* START ENTRIES PROVIDED *

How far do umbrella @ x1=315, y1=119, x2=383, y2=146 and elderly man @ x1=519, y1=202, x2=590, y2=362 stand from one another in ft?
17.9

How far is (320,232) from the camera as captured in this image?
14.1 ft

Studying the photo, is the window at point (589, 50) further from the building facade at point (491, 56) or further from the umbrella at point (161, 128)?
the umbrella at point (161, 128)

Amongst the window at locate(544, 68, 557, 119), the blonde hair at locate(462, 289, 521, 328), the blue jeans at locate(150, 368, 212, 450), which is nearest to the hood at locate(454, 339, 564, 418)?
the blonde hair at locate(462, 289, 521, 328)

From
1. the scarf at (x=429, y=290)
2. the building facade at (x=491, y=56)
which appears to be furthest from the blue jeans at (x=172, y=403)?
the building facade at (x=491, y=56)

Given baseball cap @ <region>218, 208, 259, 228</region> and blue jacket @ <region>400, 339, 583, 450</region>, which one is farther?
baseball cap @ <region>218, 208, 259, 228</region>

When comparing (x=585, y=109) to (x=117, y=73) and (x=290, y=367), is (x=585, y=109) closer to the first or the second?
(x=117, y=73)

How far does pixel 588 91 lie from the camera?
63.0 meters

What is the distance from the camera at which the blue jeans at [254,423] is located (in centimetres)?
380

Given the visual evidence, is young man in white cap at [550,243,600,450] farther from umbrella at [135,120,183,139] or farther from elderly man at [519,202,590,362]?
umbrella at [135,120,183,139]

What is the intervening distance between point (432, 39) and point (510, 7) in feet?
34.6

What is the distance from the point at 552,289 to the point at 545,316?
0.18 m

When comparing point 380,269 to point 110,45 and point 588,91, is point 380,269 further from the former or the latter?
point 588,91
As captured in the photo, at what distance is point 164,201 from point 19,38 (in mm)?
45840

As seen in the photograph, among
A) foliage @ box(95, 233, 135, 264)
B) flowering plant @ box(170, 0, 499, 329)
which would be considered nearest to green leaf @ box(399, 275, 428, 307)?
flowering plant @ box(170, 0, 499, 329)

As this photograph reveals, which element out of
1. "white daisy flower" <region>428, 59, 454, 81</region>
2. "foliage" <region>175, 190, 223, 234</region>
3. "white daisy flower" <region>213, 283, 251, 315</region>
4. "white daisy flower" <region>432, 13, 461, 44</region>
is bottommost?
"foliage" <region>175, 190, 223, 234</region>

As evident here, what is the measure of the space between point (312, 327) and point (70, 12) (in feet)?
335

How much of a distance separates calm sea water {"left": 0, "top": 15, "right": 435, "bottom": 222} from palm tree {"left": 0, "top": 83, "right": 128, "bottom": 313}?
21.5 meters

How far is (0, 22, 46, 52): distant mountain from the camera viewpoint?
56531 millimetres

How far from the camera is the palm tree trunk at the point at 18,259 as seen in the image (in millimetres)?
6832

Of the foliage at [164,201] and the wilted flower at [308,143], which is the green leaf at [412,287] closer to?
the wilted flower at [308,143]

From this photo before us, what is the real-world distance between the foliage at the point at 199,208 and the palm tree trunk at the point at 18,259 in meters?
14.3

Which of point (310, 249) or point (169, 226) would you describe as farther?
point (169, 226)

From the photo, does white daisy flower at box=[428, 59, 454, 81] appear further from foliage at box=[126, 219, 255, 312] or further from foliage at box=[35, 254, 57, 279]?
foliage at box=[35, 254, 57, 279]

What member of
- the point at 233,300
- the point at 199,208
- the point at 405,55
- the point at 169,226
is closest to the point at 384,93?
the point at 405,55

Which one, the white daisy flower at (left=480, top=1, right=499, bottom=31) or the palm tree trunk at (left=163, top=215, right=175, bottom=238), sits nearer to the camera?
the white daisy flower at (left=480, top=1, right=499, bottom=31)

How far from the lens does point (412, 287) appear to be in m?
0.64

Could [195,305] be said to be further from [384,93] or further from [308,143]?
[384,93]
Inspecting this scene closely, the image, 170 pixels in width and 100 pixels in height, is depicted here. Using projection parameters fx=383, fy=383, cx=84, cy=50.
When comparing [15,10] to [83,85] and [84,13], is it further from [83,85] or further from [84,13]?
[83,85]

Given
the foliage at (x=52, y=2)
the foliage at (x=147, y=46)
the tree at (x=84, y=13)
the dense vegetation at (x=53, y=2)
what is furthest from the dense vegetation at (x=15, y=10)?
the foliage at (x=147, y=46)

* END ENTRIES PROVIDED *

## WHAT YOU ARE ASKED TO DO
Rewrite the lines above as a Markdown table with the columns "Row" and "Line," numbering each row and leaving out the blank lines.

## EXPECTED ANSWER
| Row | Line |
|---|---|
| 1 | How far do umbrella @ x1=315, y1=119, x2=383, y2=146 and elderly man @ x1=519, y1=202, x2=590, y2=362 stand from one another in ft? |
| 2 | 17.9 |
| 3 | How far is (320,232) from the camera as captured in this image? |
| 4 | 14.1 ft |
| 5 | Studying the photo, is the window at point (589, 50) further from the building facade at point (491, 56) or further from the umbrella at point (161, 128)? |
| 6 | the umbrella at point (161, 128) |
| 7 | Amongst the window at locate(544, 68, 557, 119), the blonde hair at locate(462, 289, 521, 328), the blue jeans at locate(150, 368, 212, 450), which is nearest to the hood at locate(454, 339, 564, 418)? |
| 8 | the blonde hair at locate(462, 289, 521, 328) |
| 9 | From |
| 10 | 1. the scarf at (x=429, y=290) |
| 11 | 2. the building facade at (x=491, y=56) |
| 12 | which appears to be furthest from the blue jeans at (x=172, y=403)? |
| 13 | the building facade at (x=491, y=56) |
| 14 | Given baseball cap @ <region>218, 208, 259, 228</region> and blue jacket @ <region>400, 339, 583, 450</region>, which one is farther? |
| 15 | baseball cap @ <region>218, 208, 259, 228</region> |
| 16 | When comparing (x=585, y=109) to (x=117, y=73) and (x=290, y=367), is (x=585, y=109) closer to the first or the second? |
| 17 | (x=117, y=73) |
| 18 | How far does pixel 588 91 lie from the camera? |
| 19 | 63.0 meters |
| 20 | What is the distance from the camera at which the blue jeans at [254,423] is located (in centimetres)? |
| 21 | 380 |
| 22 | Given the visual evidence, is young man in white cap at [550,243,600,450] farther from umbrella at [135,120,183,139] or farther from elderly man at [519,202,590,362]? |
| 23 | umbrella at [135,120,183,139] |
| 24 | What is the intervening distance between point (432, 39) and point (510, 7) in feet? |
| 25 | 34.6 |
| 26 | What is the distance from the point at 552,289 to the point at 545,316? |
| 27 | 0.18 m |
| 28 | When comparing point 380,269 to point 110,45 and point 588,91, is point 380,269 further from the former or the latter? |
| 29 | point 588,91 |
| 30 | As captured in the photo, at what distance is point 164,201 from point 19,38 (in mm)? |
| 31 | 45840 |
| 32 | As seen in the photograph, among |
| 33 | A) foliage @ box(95, 233, 135, 264) |
| 34 | B) flowering plant @ box(170, 0, 499, 329) |
| 35 | which would be considered nearest to green leaf @ box(399, 275, 428, 307)? |
| 36 | flowering plant @ box(170, 0, 499, 329) |
| 37 | As this photograph reveals, which element out of |
| 38 | 1. "white daisy flower" <region>428, 59, 454, 81</region> |
| 39 | 2. "foliage" <region>175, 190, 223, 234</region> |
| 40 | 3. "white daisy flower" <region>213, 283, 251, 315</region> |
| 41 | 4. "white daisy flower" <region>432, 13, 461, 44</region> |
| 42 | is bottommost? |
| 43 | "foliage" <region>175, 190, 223, 234</region> |
| 44 | As evident here, what is the measure of the space between point (312, 327) and point (70, 12) (in feet)? |
| 45 | 335 |
| 46 | How much of a distance separates calm sea water {"left": 0, "top": 15, "right": 435, "bottom": 222} from palm tree {"left": 0, "top": 83, "right": 128, "bottom": 313}? |
| 47 | 21.5 meters |
| 48 | How far is (0, 22, 46, 52): distant mountain from the camera viewpoint? |
| 49 | 56531 millimetres |
| 50 | How far from the camera is the palm tree trunk at the point at 18,259 as seen in the image (in millimetres)? |
| 51 | 6832 |
| 52 | Of the foliage at [164,201] and the wilted flower at [308,143], which is the green leaf at [412,287] closer to? |
| 53 | the wilted flower at [308,143] |
| 54 | From this photo before us, what is the real-world distance between the foliage at the point at 199,208 and the palm tree trunk at the point at 18,259 in meters? |
| 55 | 14.3 |
| 56 | Which of point (310, 249) or point (169, 226) would you describe as farther? |
| 57 | point (169, 226) |
| 58 | From the photo, does white daisy flower at box=[428, 59, 454, 81] appear further from foliage at box=[126, 219, 255, 312] or further from foliage at box=[35, 254, 57, 279]? |
| 59 | foliage at box=[35, 254, 57, 279] |
| 60 | What member of |
| 61 | - the point at 233,300 |
| 62 | - the point at 199,208 |
| 63 | - the point at 405,55 |
| 64 | - the point at 169,226 |
| 65 | is closest to the point at 384,93? |
| 66 | the point at 405,55 |
| 67 | Which one, the white daisy flower at (left=480, top=1, right=499, bottom=31) or the palm tree trunk at (left=163, top=215, right=175, bottom=238), sits nearer to the camera? |
| 68 | the white daisy flower at (left=480, top=1, right=499, bottom=31) |
| 69 | How far from the lens does point (412, 287) appear to be in m? |
| 70 | 0.64 |
| 71 | Could [195,305] be said to be further from [384,93] or further from [308,143]? |
| 72 | [384,93] |
| 73 | Inspecting this scene closely, the image, 170 pixels in width and 100 pixels in height, is depicted here. Using projection parameters fx=383, fy=383, cx=84, cy=50. |
| 74 | When comparing [15,10] to [83,85] and [84,13], is it further from [83,85] or further from [84,13]? |
| 75 | [83,85] |
| 76 | Given |
| 77 | the foliage at (x=52, y=2) |
| 78 | the foliage at (x=147, y=46) |
| 79 | the tree at (x=84, y=13) |
| 80 | the dense vegetation at (x=53, y=2) |
| 81 | what is furthest from the dense vegetation at (x=15, y=10)? |
| 82 | the foliage at (x=147, y=46) |